» Excerpt to read
########

The following definition of {\cf case} is equivalent to the one in
section~\ref{syntaxcasesection}.
Rather than including {\cf else} in the literals list as before,
this version explicitly tests for {\cf else} using
{\cf free-identifier=?}.

\begin{schemenoindent}
(define-syntax case
  (lambda (x)
    (syntax-case x ()
      [(\_ e0 [(k ...) e1 e2 ...] ...
              [else-key else-e1 else-e2 ...])
       (and (identifier? \#'else-key)
            (free-identifier=? \#'else-key \#'else))
       \#'(let ([t e0])
           (cond
             [(memv t '(k ...)) e1 e2 ...]
             ...
             [else else-e1 else-e2 ...]))]
      [(\_ e0 [(ka ...) e1a e2a ...]
              [(kb ...) e1b e2b ...] ...)
       \#'(let ([t e0])
           (cond
             [(memv t '(ka ...)) e1a e2a ...]
             [(memv t '(kb ...)) e1b e2b ...]
             ...))])))%
\end{schemenoindent}

With either definition of {\cf case}, {\cf else} is not
recognized as an auxiliary
keyword if an enclosing lexical binding for {\cf else} exists.
For example,

\begin{scheme}
(let ([else \schfalse{}])
  (case 0 [else (write "oops")])) \lev \exception{\&syntax}%
\end{scheme}

since {\cf else} is bound
lexically and is
therefore not the same {\cf else} that appears in the definition of
{\cf case}.
\end{entry}

\section{Syntax-object and datum conversions}
\label{conversionssection}

\begin{entry}{%
\proto{syntax->datum}{ syntax-object}{procedure}}

Strips all syntactic information from a syntax
object and returns the corresponding Scheme datum.
\end{entry}

Identifiers stripped in this manner are converted to their symbolic
names, which can then be compared with {\cf eq?}.
Thus, a predicate {\cf symbolic-identifier=?} might be defined as follows.

\begin{scheme}
(define symbolic-identifier=?
  (lambda (x y)
    (eq? (syntax->datum x)
         (syntax->datum y))))%
\end{scheme}

% not be true with import alias and rename
%Two identifiers that are {\cf bound-identifier=?} or
%{\cf free-identifier=?} are {\cf symbolic-identifier=?}; in order to
%refer to the same binding, two identifiers must have the same name.
%The converse is not always true, since two identifiers may have
%the same name but different bindings.

########

» Provided data
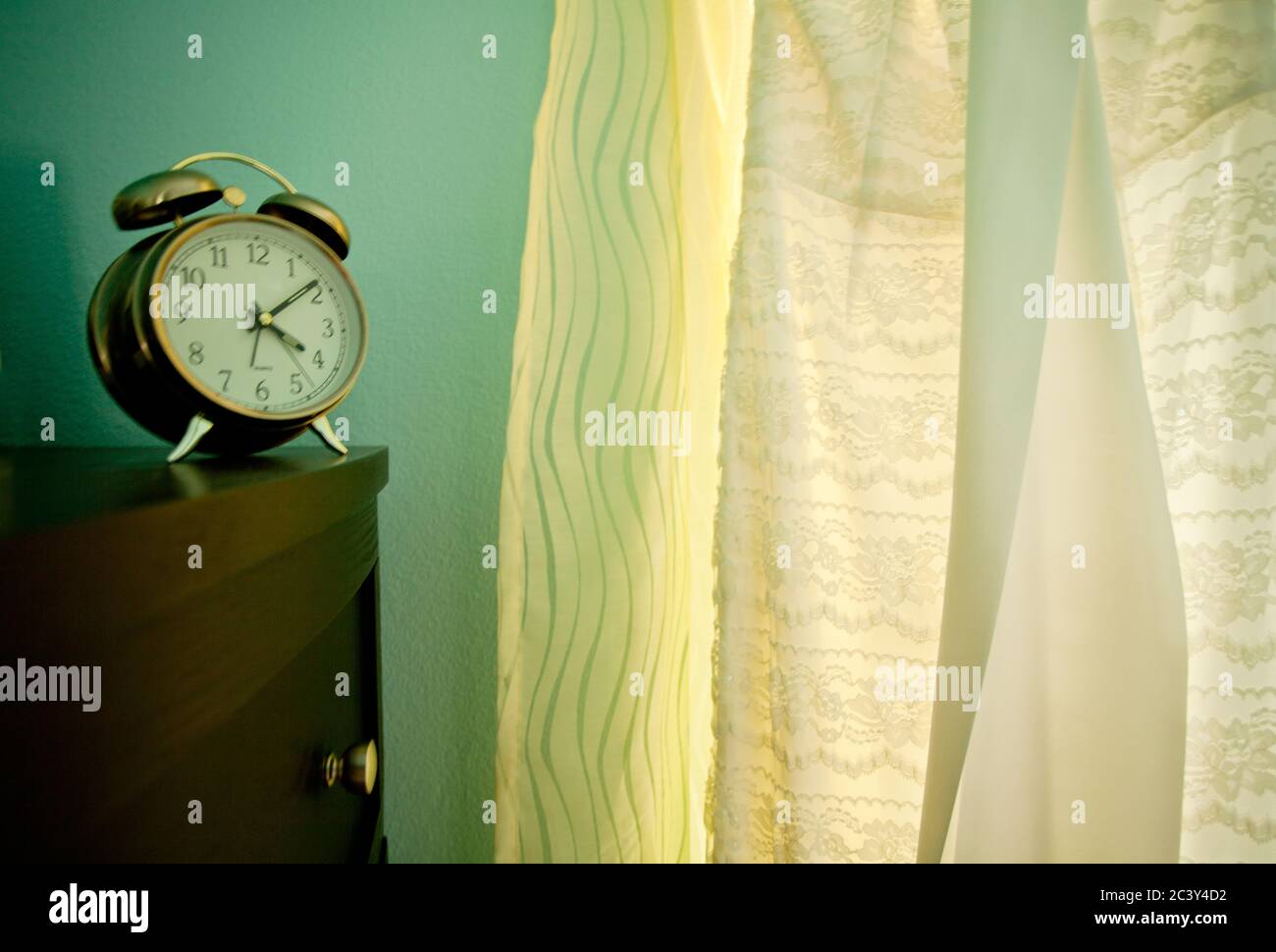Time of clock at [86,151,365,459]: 4:08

########

» Set problem 1
For each statement, say yes or no according to the Scheme syntax excerpt, and quote the deciding words. (a) The second definition of case is equivalent to the earlier one. (b) The syntax->datum procedure strips all syntactic information from a syntax object. (c) Stripped identifiers are converted to their symbolic names.
» Set problem 2
Please pick up the Scheme syntax excerpt after its last line and continue it.
The material is separate from the Scheme syntax excerpt.

» Result 1
(a) Yes: "is equivalent to the one in"
(b) Yes: "Strips all syntactic information from a syntax"
(c) Yes: "Identifiers stripped in this manner are converted to their symbolic"

» Result 2
\begin{entry}{%
\proto{datum->syntax}{ template-id datum}{procedure}}
\end{entry}

\domain{\var{Template-id} must be a
template identifier and \var{datum} should be a datum value.}
The {\cf datum->syntax} procedure returns a syntax-object representation of \var{datum} that
contains the same contextual information as
\var{template-id}, with the effect that the
syntax object behaves
as if it were introduced into the code when
\var{template-id} was introduced.

The {\cf datum\coerce{}syntax} procedure allows a transformer to ``bend'' lexical
scoping rules by creating \textit{implicit
  identifiers\mainindex{implicit identifier}}
that behave as if they were present in the input form,
thus permitting the definition of macros
that introduce visible bindings for or references to
identifiers that do not appear explicitly in the input form.
For example, the following defines a {\cf loop} expression that
uses this controlled form of identifier capture to
bind the variable {\cf break} to an escape procedure
within the loop body.
(The derived {\cf with-syntax} form is like {\cf let} but binds
pattern variables---see section~\ref{derivedsection}.)

\begin{scheme}
(define-syntax loop
  (lambda (x)
    (syntax-case x ()
      [(k e ...)
       (with-syntax
           ([break (datum->syntax \#'k 'break)])
         \#'(call-with-current-continuation
             (lambda (break)
               (let f () e ... (f)))))])))

(let ((n 3) (ls '()))
  (loop
    (if (= n 0) (break ls))
    (set! ls (cons 'a ls))
    (set! n (- n 1)))) \lev (a a a)%
\end{scheme}

Were {\cf loop} to be defined as

\begin{scheme}
(define-syntax loop
  (lambda (x)
    (syntax-case x ()
      [(\_ e ...)
       \#'(call-with-current-continuation
           (lambda (break)
             (let f () e ... (f))))])))%
\end{scheme}

the variable {\cf break} would not be visible in {\cf e \dots}.

The datum argument \var{datum} may also represent an arbitrary
Scheme form, as demonstrated by the following definition of
{\cf include}.

\begin{scheme}
(define-syntax include
  (lambda (x)
    (define read-file
      (lambda (fn k)
        (let ([p (open-file-input-port fn)])
          (let f ([x (get-datum p)])
            (if (eof-object? x)
                (begin (close-port p) '())
                (cons (datum->syntax k x)
                      (f (get-datum p))))))))
    (syntax-case x ()
      [(k filename)
       (let ([fn (syntax->datum \#'filename)])
         (with-syntax ([(exp ...)
                        (read-file fn \#'k)])
           \#'(begin exp ...)))])))%
\end{scheme}

{\cf (include "filename")} expands into a {\cf begin} expression
containing the forms found in the file named by
{\cf "filename"}.
For example, if the file {\cf flib.ss} contains
{\cf (define f (lambda (x) (g (* x x))))}, and the file
{\cf glib.ss} contains
{\cf (define g (lambda (x) (+ x x)))},
the expression

\begin{scheme}
(let ()
  (include "flib.ss")
  (include "glib.ss")
  (f 5))%
\end{scheme}

evaluates to {\cf 50}.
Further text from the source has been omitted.